Обернувшись к Сергею Павловичу, Аня быстро зашептала:
– Херувимская… Мы все здесь, в храме, тайно образуем херувимов и, отложив все заботы, воспеваем трисвятую песнь животворящей Троице – это смысл, а ты слушай.
И он слушал протяжный, чистый, щемящий напев, и не понимал ни слова, и в то же время ловил себя на престранном чувстве – будто бы ему пели что-то невыразимо родное, давнее, позабытое, нечто вроде колыбельной, которая некогда навевала ему самые дивные сны. «Иже херувимы…» – глотая вставший в горле комок, шептал он, и в груди у него словно таял намерзший за долгие годы лед, что-то освобождалось, оживало, рождалось вновь и со счастливой болью росло и тянулось вверх.
– Иди, – подтолкнула его Аня, – твоя очередь.
Так Сергей Павлович оказался лицом к лицу с о. Вячеславом под пристальным, вопрошающим и бесконечно усталым взглядом его светлых глаз и, вдруг оробев, пробормотал: «Здравствуйте…» Сказал – и вспыхнул. Верно ли он обратился к священнику, да еще перед исповедью?
– Здравствуйте, – просто ответил ему о. Вячеслав, и от души Сергея Павловича будто отвалил камень. – Я вас слушаю.
Снова стало неуютно и душно. Сергей Павлович стянул с шеи шарф. О чем говорить? О грехах? Дня не хватит. Сколько жил – столько грешил. Раздражение охватило его, и он сказал с кривой усмешкой, что сквернословит, пьет и курит. Пачка «Беломора» в день. Отец Вячеслав молча кивнул. С женой развелся. Давно. Дочь уже взрослая и чужая. Инопланетянка. Другой язык, другие мысли, другие нравы. Что еще? Были женщины конечно. Он замолчал. Собственно говоря, кто его тянет за язык и почему он должен совершенно незнакомому человеку все без утайки рассказывать о себе? Только потому, что он в черной одежде и на груди у него крест?

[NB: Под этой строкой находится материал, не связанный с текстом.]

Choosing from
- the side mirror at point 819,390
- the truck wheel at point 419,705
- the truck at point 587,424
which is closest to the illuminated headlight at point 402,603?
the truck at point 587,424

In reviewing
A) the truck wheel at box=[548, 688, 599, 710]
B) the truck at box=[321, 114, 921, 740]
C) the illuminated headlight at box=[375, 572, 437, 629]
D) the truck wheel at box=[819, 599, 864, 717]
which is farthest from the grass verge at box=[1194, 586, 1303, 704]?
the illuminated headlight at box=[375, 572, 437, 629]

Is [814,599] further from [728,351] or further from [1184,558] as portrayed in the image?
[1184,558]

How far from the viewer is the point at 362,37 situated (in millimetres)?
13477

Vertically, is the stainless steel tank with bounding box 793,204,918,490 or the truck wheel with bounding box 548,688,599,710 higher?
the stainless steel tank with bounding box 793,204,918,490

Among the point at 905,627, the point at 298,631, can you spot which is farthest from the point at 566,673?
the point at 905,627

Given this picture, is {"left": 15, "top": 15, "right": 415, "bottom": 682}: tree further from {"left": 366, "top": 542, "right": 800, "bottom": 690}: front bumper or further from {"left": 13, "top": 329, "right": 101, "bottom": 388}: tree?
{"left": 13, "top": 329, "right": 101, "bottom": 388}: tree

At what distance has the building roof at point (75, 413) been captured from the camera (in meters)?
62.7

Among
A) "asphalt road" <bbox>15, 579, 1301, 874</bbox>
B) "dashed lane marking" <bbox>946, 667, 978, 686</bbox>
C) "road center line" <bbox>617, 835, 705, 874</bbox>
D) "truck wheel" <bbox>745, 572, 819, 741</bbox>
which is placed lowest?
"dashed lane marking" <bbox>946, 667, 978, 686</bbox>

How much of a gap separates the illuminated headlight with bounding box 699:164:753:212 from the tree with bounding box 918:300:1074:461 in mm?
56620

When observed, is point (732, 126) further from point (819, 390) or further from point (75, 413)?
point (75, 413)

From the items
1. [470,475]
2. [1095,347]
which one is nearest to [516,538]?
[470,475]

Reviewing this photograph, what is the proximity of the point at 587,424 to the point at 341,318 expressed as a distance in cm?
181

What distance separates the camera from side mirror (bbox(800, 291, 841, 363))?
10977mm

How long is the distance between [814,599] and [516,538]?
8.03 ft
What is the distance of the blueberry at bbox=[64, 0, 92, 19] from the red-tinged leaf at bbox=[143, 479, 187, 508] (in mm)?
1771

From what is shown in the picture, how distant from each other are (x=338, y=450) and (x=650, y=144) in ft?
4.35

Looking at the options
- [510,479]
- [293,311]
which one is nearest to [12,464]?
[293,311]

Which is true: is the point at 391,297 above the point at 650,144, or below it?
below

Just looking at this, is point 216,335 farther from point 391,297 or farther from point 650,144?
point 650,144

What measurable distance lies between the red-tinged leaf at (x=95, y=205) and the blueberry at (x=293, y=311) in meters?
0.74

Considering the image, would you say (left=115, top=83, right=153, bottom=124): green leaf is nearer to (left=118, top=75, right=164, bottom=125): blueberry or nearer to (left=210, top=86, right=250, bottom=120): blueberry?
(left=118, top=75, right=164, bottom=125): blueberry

– Не терзайтесь ненужными сомнениями, – сухо заметил о. Вячеслав. – Явившись к врачу, не станете же вы колебаться и утаивать от него свои немощи?
– Я сам врач, – с непонятным ему самому вызовом произнес Сергей Павлович.
– Тем более. Но сейчас вы не врач.
– А кто?
– Блудный сын. Я, по крайней мере, хотел бы так думать… Но вы, – с внезапной силой произнес о. Вячеслав, и его жиденькая седая бородка, бледность, худоба, слабый голос – все куда-то исчезло, и перед Сергеем Павловичем был сильный, властный человек с испытующим взглядом ясных, цепких глаз, – вы ощущаете, что возвратились в отчий дом?! И можете ли сказать отцу: я согрешил против неба и пред тобою, и уже недостоин называться сыном твоим? Если есть это чувство в вашей душе, если оно жжет вам сердце, если переносить горечь чужбины вам стало невмоготу – я приму вашу исповедь. Ибо для меня это будет еще одно подтверждение евангельских слов: ты был мертв – но ожил; пропадал – и нашелся. Если же вы оказались здесь по другим причинам… За компанию или заглянули из любопытства… В последнее время становится хорошим тоном бывать в церкви, – холодно заметил о. Вячеслав. – А в церкви, к вашему сведению, не бывают. В церкви – живут. Таким образом, – он вскинул голову и, выпятив бородку, как-то сверху вниз глянул на Сергея Павловича, – если вы здесь – гость, то нет ни малейшего смысла посвящать меня в подробности вашего житья-бытья. Если же пришли навсегда… навсегда! – проникновенно молвил он, – то проси, грешник, милосердия у Творца всех и вся. Мытаря Он простил, блудницу, разбойника – и неужто на тебе, сын блудный, будет исчерпано милосердие Его? Проси – и получишь. Но прежде примирись со всеми, к кому испытываешь ненависть, на кого обижен, кому, может быть, пожелал злого… Прости – и тебе прощено будет!
– А с Иудой, – вспомнил Ямщикова Сергей Павлович, – мне мириться? И ему прощать?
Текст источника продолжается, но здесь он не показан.